TEKS HASIL EKSTRAKSI ->

<<<<

Antara Membela Tuhan dan Membela Kebu(tuhan)
Aksi menolak paham liberal |
Muhammad Syafii Kudo
Nabi Ibrahim As dibakar karena memperjuangkan agama Allah, Musa As diuji sedemikian rupa karena berjuang di jalan Allah, Zakaria As digergaji tubuhnya menjadi dua karena membela agama Allah,
TENTU kita sudah tidak asing dengan kicauan kaum Liberal yang berbunyi, “Tuhan tidak perlu dibela”, atau “Islam tidak butuh dibela”. Jargon sarkasme itu acapkali meluncur dari ucapan maupun tulisan kalangan Liberal yang ditujukan kepada mereka yang dicap sebagai orang-orang “radikal” oleh kalangan liberal.
Bahkan kini ada celaan khas yang baru dari kalangan liberal kepada orang yang mereka anggap beraliran keras, yakni kaum “Mabuk Agama”. Selain sumbu pendek alias gampang meledak emosinya, kaum mabuk agama dinyinyiri kalangan liberal karena dinilai dikit-dikit suka membawa dalil agama dalam menyikapi setiap persoalan.

>>>>

TUGAS ANDA -> Tuliskan ulang dengan persis bagian teks hasil ekstraksi di atas, antara "Aksi menolak paham" dan "oleh kalangan liberal.", termasuk kedua batas itu.

DATA YANG DITAMPILKAN ->

<<<<

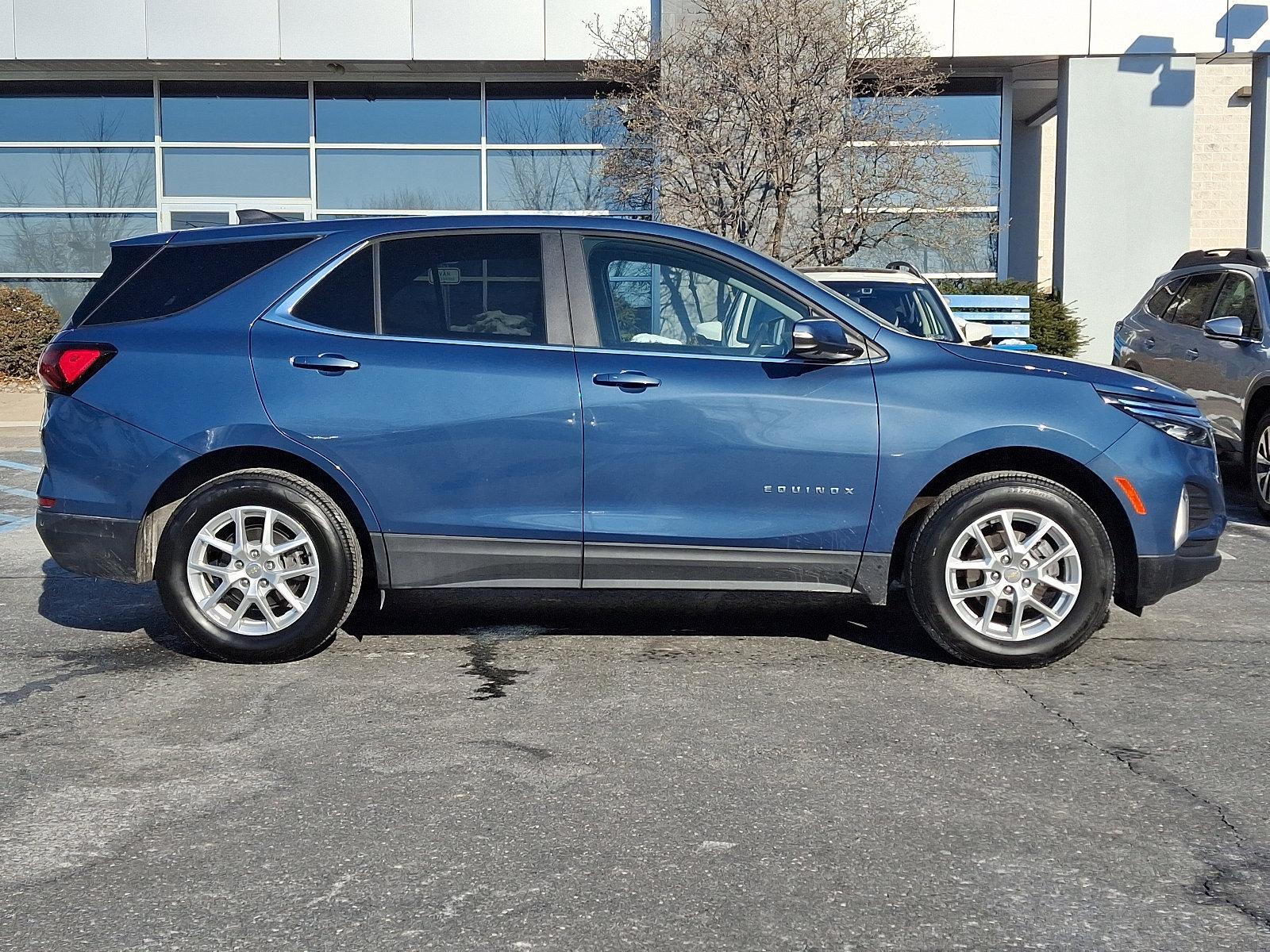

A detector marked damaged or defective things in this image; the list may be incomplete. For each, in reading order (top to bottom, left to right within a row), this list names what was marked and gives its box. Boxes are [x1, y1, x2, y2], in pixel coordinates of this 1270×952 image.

>>>>

JAWABAN YANG DIHARAPKAN ->
Aksi menolak paham liberal |
Muhammad Syafii Kudo
Nabi Ibrahim As dibakar karena memperjuangkan agama Allah, Musa As diuji sedemikian rupa karena berjuang di jalan Allah, Zakaria As digergaji tubuhnya menjadi dua karena membela agama Allah,
TENTU kita sudah tidak asing dengan kicauan kaum Liberal yang berbunyi, “Tuhan tidak perlu dibela”, atau “Islam tidak butuh dibela”. Jargon sarkasme itu acapkali meluncur dari ucapan maupun tulisan kalangan Liberal yang ditujukan kepada mereka yang dicap sebagai orang-orang “radikal” oleh kalangan liberal.